__About this task__: The answer must be an exact copy of the records below, with every picture left out.

▼

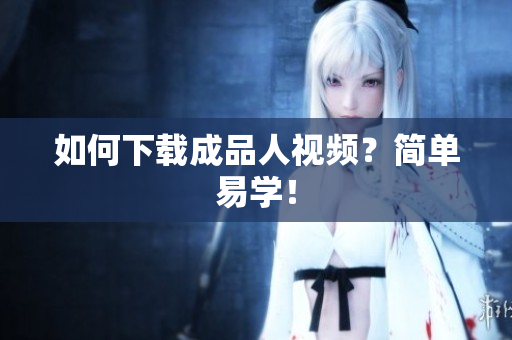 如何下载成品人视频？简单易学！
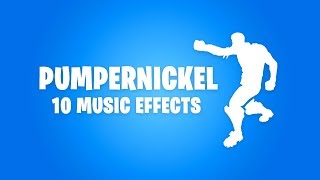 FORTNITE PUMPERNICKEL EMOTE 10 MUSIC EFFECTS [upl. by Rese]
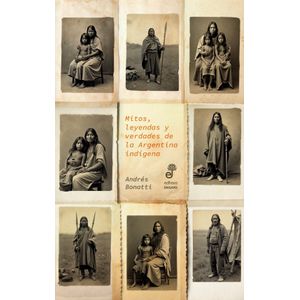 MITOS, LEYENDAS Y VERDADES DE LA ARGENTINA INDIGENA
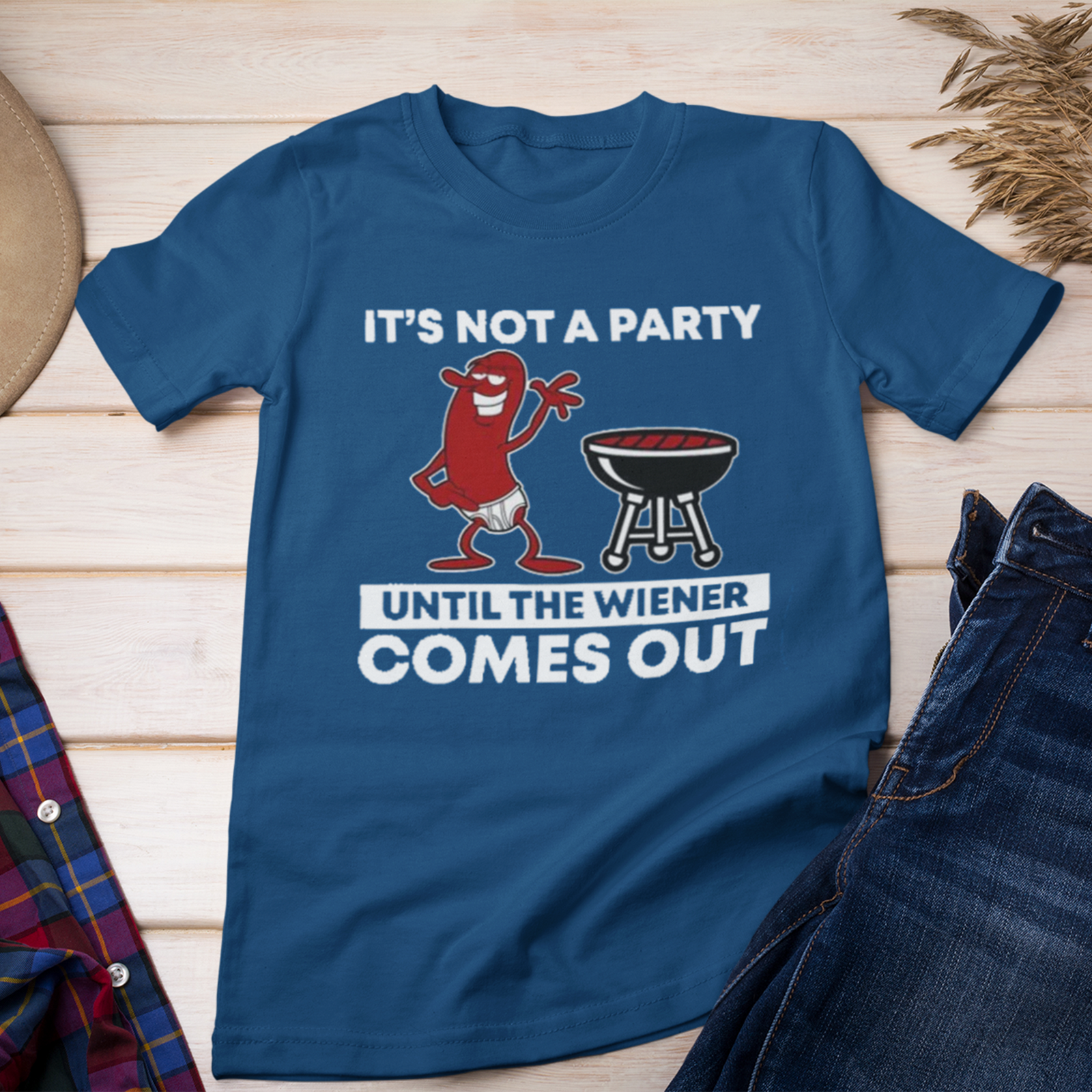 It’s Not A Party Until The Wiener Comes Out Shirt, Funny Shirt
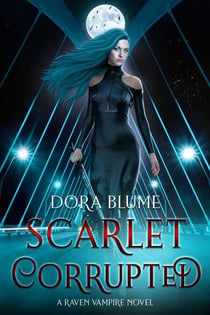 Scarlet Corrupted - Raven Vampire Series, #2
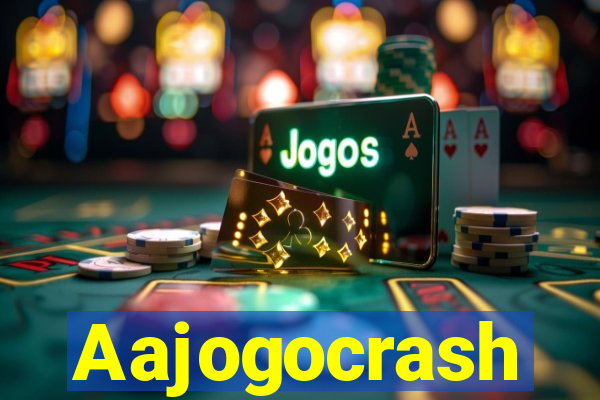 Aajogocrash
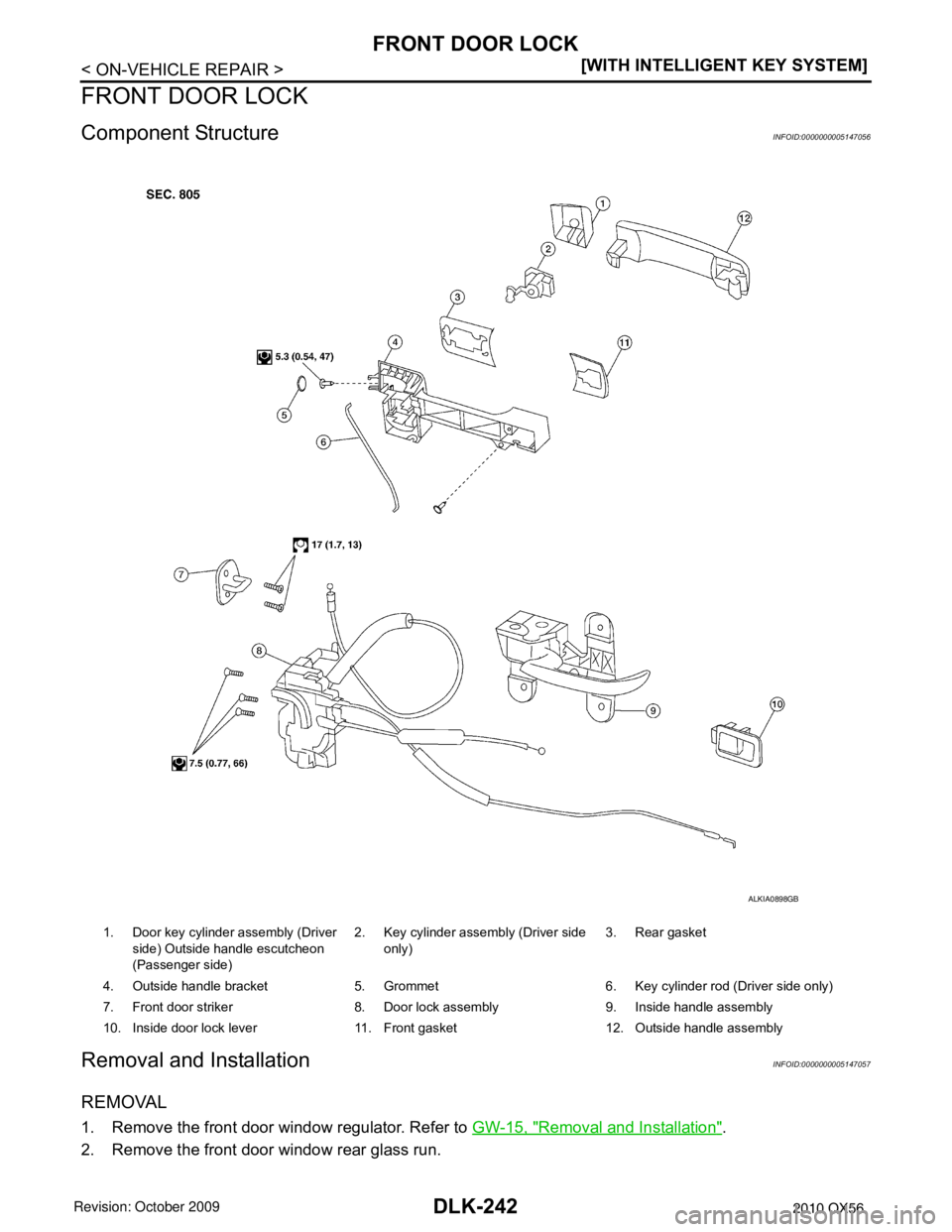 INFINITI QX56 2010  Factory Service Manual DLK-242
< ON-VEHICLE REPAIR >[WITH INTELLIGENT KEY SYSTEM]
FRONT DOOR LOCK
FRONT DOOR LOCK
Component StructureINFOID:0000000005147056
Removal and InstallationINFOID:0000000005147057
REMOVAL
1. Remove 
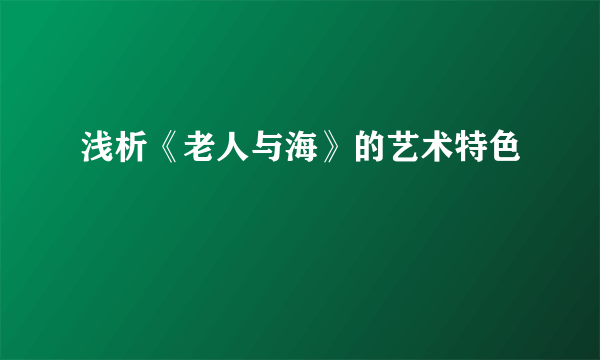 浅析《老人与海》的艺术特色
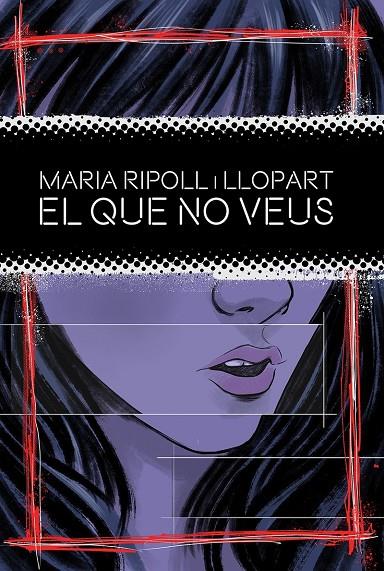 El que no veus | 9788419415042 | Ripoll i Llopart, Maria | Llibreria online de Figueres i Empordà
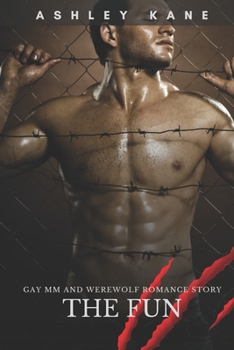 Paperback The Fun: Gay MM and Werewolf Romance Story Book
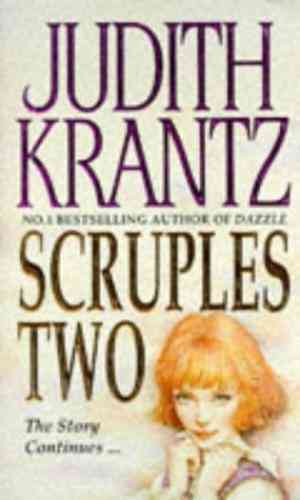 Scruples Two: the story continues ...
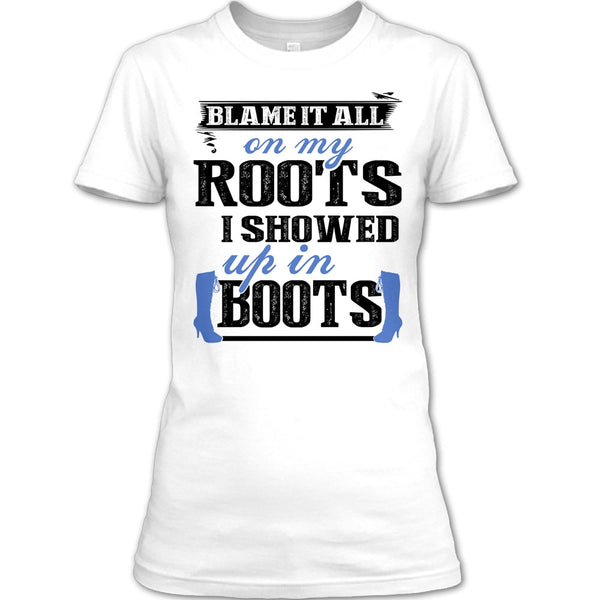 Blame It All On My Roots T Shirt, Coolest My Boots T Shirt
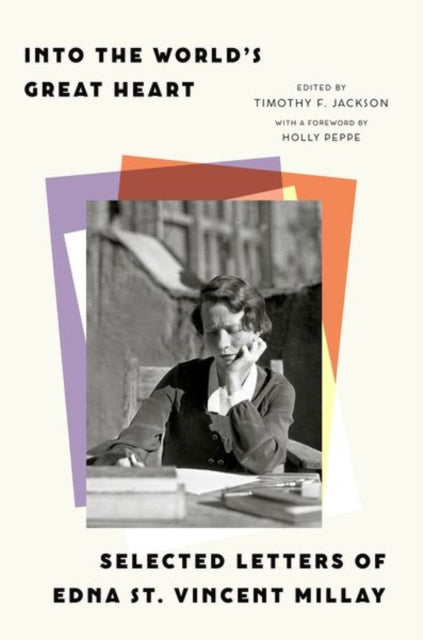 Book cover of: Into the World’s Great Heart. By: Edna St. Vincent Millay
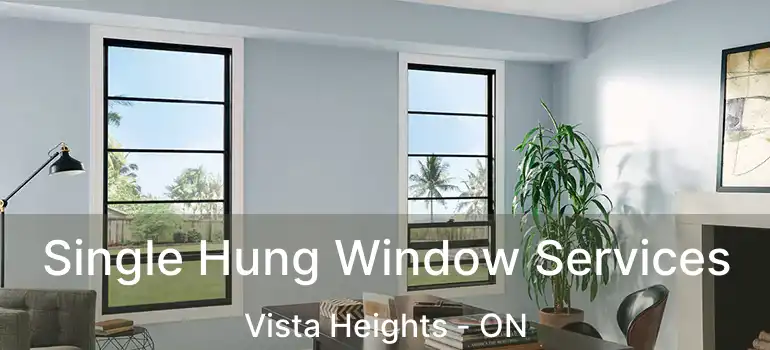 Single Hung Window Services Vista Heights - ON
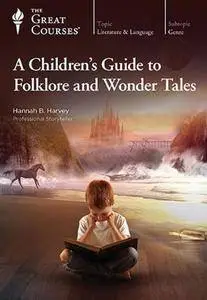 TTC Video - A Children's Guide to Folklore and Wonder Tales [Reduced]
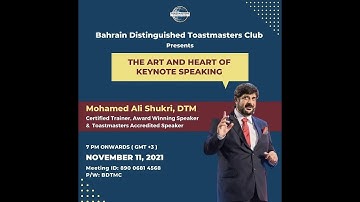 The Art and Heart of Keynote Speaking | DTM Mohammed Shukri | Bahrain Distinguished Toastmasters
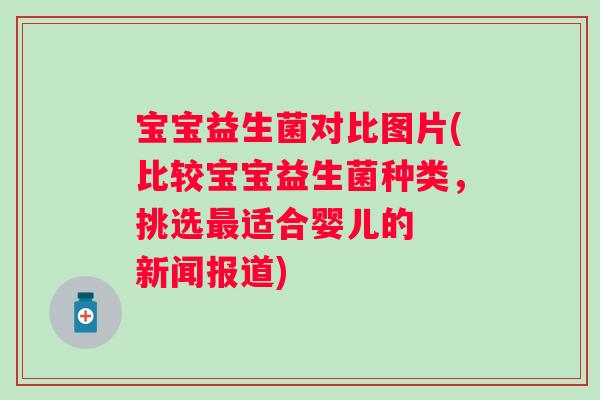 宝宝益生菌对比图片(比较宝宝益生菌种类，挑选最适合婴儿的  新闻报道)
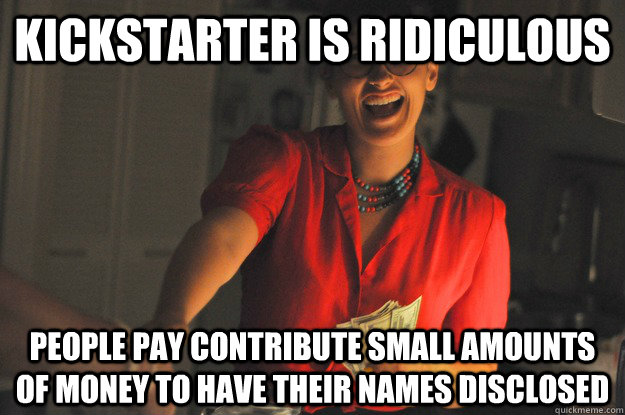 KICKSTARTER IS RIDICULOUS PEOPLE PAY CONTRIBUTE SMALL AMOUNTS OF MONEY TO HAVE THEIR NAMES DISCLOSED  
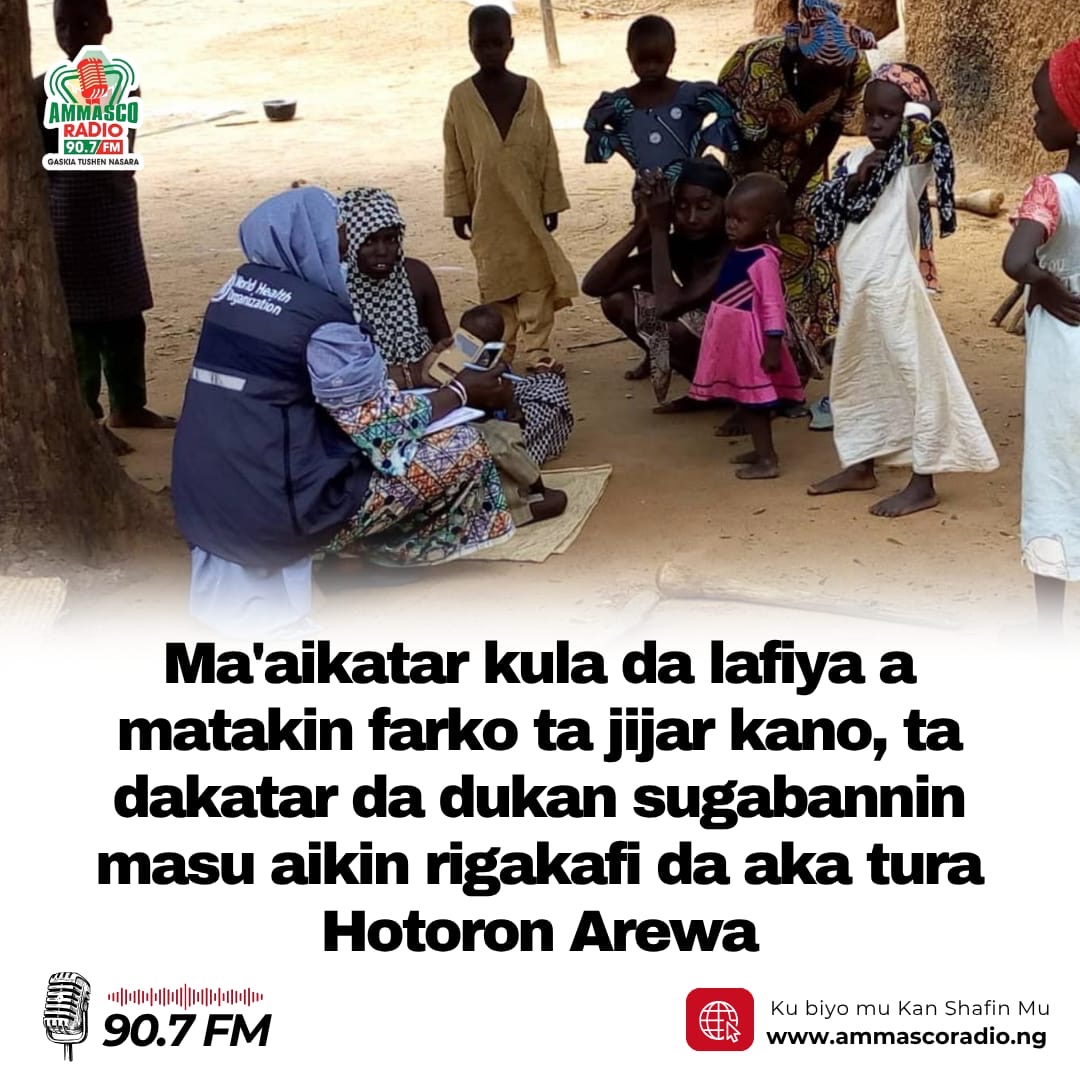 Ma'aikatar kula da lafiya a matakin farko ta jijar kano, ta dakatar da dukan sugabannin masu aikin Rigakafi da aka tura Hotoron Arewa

▲

__Task output__:
 如何下载成品人视频？简单易学！
 FORTNITE PUMPERNICKEL EMOTE 10 MUSIC EFFECTS [upl. by Rese]
 MITOS, LEYENDAS Y VERDADES DE LA ARGENTINA INDIGENA
 It’s Not A Party Until The Wiener Comes Out Shirt, Funny Shirt
 Scarlet Corrupted - Raven Vampire Series, #2
 Aajogocrash
 INFINITI QX56 2010  Factory Service Manual DLK-242
< ON-VEHICLE REPAIR >[WITH INTELLIGENT KEY SYSTEM]
FRONT DOOR LOCK
FRONT DOOR LOCK
Component StructureINFOID:0000000005147056
Removal and InstallationINFOID:0000000005147057
REMOVAL
1. Remove 
 浅析《老人与海》的艺术特色
 El que no veus | 9788419415042 | Ripoll i Llopart, Maria | Llibreria online de Figueres i Empordà
 Paperback The Fun: Gay MM and Werewolf Romance Story Book
 Scruples Two: the story continues ...
 Blame It All On My Roots T Shirt, Coolest My Boots T Shirt
 Book cover of: Into the World’s Great Heart. By: Edna St. Vincent Millay
 Single Hung Window Services Vista Heights - ON
 TTC Video - A Children's Guide to Folklore and Wonder Tales [Reduced]
 The Art and Heart of Keynote Speaking | DTM Mohammed Shukri | Bahrain Distinguished Toastmasters
 宝宝益生菌对比图片(比较宝宝益生菌种类，挑选最适合婴儿的  新闻报道)
 KICKSTARTER IS RIDICULOUS PEOPLE PAY CONTRIBUTE SMALL AMOUNTS OF MONEY TO HAVE THEIR NAMES DISCLOSED  
 Ma'aikatar kula da lafiya a matakin farko ta jijar kano, ta dakatar da dukan sugabannin masu aikin Rigakafi da aka tura Hotoron Arewa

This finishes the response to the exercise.